В ту же ночь, почти не сомкнув глаз, Павел сидел за столом, вновь и вновь пересматривая свои расчеты и графики. Ему вдруг стало ясно, что, как бы он ни бился, с одним своим звеном он ничего путного не добьется — получалось все как бы в миниатюре, все походило на детскую игру. Для того чтобы добиться успеха, чтобы струговый комплекс заработал на полную мощность, надо было подключать всю бригаду — всех до одного.

А вся бригада — это уже начальник участка Симкин, это «тихий змей» Богдан Тарасович Бурый, горные мастера других звеньев. Каждый из них вправе у Павла Селянина спросить: «А кто ты, собственно говоря, такой есть? Чего это ты вздумал нас учить уму-разуму?»

Однако другого выхода не было, потому что действительно получалась какая-то несуразица: звено Павла считало каждую секунду, люди уже втягивались, хотя и с трудом, в заданный Селяниным напряженный ритм, а приходила следующая смена и по старинке раскачивалась, не то что секунды — десятки минут летели впустую, и никого это особенно не трогало, а Богдан Тарасович Бурый, добренько улыбаясь, говорил: «Все в полном порядочке. План бригада потихоньку тянет. Кому этого мало — пускай просится в бригаду Чиха».

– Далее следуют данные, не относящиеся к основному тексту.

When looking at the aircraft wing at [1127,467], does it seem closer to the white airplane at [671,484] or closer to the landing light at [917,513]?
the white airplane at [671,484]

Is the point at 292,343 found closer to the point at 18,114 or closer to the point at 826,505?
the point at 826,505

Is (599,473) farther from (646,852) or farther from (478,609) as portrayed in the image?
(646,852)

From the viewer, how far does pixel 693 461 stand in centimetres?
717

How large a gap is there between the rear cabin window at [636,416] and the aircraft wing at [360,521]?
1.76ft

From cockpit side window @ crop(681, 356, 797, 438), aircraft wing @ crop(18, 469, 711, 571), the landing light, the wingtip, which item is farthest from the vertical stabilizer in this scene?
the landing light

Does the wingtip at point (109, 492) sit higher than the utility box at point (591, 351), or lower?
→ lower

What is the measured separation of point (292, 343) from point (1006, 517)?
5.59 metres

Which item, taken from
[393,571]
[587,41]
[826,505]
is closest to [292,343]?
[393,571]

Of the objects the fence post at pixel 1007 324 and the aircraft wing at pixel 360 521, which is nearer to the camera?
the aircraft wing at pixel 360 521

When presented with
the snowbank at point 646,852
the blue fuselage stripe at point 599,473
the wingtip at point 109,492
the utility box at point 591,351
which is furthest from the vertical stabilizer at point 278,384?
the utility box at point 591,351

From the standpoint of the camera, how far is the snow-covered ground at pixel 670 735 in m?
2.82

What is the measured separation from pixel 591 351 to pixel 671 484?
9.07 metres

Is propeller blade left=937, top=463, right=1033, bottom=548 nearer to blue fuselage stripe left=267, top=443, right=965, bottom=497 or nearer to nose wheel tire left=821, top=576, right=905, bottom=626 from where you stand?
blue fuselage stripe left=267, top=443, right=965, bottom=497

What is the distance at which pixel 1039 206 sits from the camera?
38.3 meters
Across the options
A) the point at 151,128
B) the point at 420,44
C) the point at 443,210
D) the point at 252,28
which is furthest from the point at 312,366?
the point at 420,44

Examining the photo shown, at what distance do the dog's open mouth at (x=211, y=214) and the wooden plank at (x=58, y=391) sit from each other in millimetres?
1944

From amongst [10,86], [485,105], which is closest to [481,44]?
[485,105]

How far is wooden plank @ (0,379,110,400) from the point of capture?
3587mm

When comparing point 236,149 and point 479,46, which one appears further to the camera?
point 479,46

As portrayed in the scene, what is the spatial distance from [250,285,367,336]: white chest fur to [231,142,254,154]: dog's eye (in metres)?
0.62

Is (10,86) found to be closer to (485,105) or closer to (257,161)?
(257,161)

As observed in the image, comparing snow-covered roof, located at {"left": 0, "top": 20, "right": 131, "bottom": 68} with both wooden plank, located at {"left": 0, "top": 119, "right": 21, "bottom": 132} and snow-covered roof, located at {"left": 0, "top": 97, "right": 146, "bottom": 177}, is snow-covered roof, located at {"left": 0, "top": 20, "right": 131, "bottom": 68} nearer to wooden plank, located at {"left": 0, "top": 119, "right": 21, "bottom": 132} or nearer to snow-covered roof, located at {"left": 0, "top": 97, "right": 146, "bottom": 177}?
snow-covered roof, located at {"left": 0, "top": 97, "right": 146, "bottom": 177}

Михаилу Чиху, прославленному вожаку бригады рабочих очистного забоя, Герою Социалистического Труда Богдан Тарасович люто завидовал и, понимая, что сам он никогда не сможет работать так, как Чих, не упускал случая каким-либо образом бросить тень на Михаила Павловича. Внешне как будто и похваливая Чиха и даже превознося его, он со своей спокойной, доброжелательной улыбкой говорил:

— Чих — фигура. На всю страну фигура! С Министром — за ручку, с секретарем обкома партии — по рюмашке, первый гость на банкете, первое лицо в президиуме. Жизнь! Слава! Пускай попробует кто-нибудь по семь-восемь, а то и больше тысяч тонн дать в сутки. А Чих дает! Потому и гремит.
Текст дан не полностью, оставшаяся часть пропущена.